Kateryna Grigoriyevna, 79, a retired bank manager who has spent 10 weeks underground in the cavernous station, sat eating an ice cream she had ventured out to buy for Victory Day. "We hate Putin," she said, glancing around the platform where some 200 people cluster in tents and on thin mattresses. "I would kill him myself if I could."
The Soviet victory in World War Two has acquired almost religious status in Russia under Putin, who has invoked the memory of the "Great Patriotic War" throughout what he calls a "special military operation" in Ukraine.
Western countries consider that a false analogy to justify unprovoked aggression. "There can be no victory day, only dishonour and surely defeat in Ukraine," said British Defence Secretary Ben Wallace.

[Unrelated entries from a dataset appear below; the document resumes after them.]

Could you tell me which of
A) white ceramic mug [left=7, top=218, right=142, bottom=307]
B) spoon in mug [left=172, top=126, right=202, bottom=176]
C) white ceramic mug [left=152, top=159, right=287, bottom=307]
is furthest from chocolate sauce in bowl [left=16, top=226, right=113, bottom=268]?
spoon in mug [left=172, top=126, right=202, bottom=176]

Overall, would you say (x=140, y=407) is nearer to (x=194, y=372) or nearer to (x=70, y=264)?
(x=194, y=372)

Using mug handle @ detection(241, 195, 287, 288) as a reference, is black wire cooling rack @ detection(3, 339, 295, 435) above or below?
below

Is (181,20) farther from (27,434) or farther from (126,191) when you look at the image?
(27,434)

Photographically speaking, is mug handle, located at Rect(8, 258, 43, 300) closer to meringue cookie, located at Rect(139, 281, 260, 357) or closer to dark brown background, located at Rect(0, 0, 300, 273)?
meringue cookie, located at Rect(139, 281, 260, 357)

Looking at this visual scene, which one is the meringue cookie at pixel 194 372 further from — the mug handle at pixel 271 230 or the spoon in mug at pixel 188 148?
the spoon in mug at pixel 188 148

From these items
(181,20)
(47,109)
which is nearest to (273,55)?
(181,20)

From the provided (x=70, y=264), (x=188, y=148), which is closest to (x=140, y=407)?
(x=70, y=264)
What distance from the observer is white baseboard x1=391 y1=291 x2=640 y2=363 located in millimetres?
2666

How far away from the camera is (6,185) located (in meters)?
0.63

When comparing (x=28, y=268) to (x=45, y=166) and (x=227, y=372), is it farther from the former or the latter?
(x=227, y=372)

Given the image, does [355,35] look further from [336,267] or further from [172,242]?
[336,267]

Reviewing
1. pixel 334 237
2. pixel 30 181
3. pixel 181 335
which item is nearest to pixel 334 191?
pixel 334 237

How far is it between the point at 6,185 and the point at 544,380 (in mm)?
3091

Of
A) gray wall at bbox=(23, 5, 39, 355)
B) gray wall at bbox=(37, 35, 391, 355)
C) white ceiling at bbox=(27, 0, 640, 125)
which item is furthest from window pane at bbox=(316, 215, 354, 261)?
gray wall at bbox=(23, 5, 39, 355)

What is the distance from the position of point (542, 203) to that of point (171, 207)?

In Poland, the Russian ambassador was surrounded by protesters at a memorial ceremony and doused in red paint. Ambassador Sergei Andreyev, his face dripping and his shirt stained, said he was "proud of my country and my president".
After an assault on Kyiv was beaten back in March by strong Ukrainian resistance, Russia poured more troops in for a huge offensive in the east last month. Russian gains have been slow at best, and Western arms are flooding into Ukraine for an expected counter-attack. Western military experts - many of whom initially predicted a quick Russian victory - now say Moscow could be running out of troops. A full declaration of war would let Putin activate reservists and send conscripts.
"Without concrete steps to build a new force, Russia can't fight a long war, and the clock starts ticking on the failure of their army in Ukraine," tweeted Phillips O'Brien, a professor of strategic studies at Britain's University of St Andrews.
The war still seems to enjoy strong public support in Russia, where independent journalism is effectively banned and state television says Russia is defending itself from NATO. Conscription would test that support. Olga, participating in St Petersburg's "immortal regiment" commemoration march, said she feared for her student son.
"I'm really worried about him. I know many mothers whose sons are now of conscription age ... They're trying to find any way to save their children from going to this war."